To answer these questions, an assessment of the validity of each scale is necessary. Although there are many different statistical methods for evaluating the validity of a scale, structural equation modeling (SEM) is a method that merges the analytic procedures of multiple regression and factor analysis for the determination of construct validity.11 SEM permits measurement of the extent to which the scale items "fit" the theoretical constructs that the scale was designed to evaluate and the consistency or the degree of random error associated with each item.

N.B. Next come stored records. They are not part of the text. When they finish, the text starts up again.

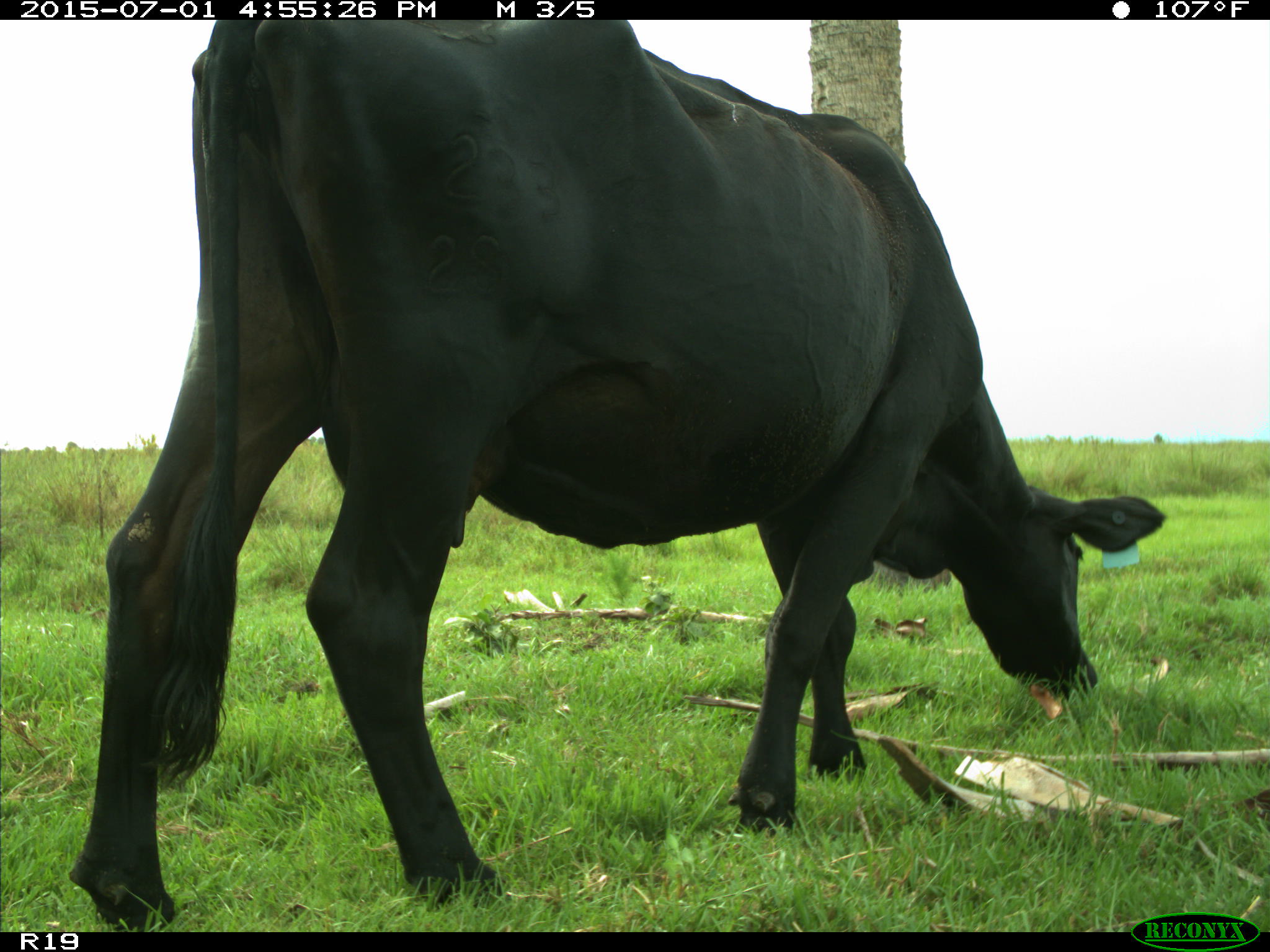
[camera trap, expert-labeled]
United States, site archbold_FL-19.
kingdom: Animalia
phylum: Chordata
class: Mammalia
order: Artiodactyla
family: Bovidae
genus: Bos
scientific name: Bos taurus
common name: domestic cow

This approach is particularly appropriate when the scale items are ordinal, as is the case with many clinical measures.
In addition, although stroke scales were originally developed and used to quantify neurological deficits after an ischemic stroke, a broader application may be possible. Since quantification of neurological status is an important aspect of investigations of the clinical efficacy of therapeutic agents in all populations, it is important to evaluate the utility of these scales in a wider population. If the scales are robust, they will demonstrate internal consistency over a range of diagnostic groups. Then the scales could be useful in the study of hemorrhagic stroke, subarachnoid hemorrhage, or cranial trauma resulting in acute focal neurological deficits.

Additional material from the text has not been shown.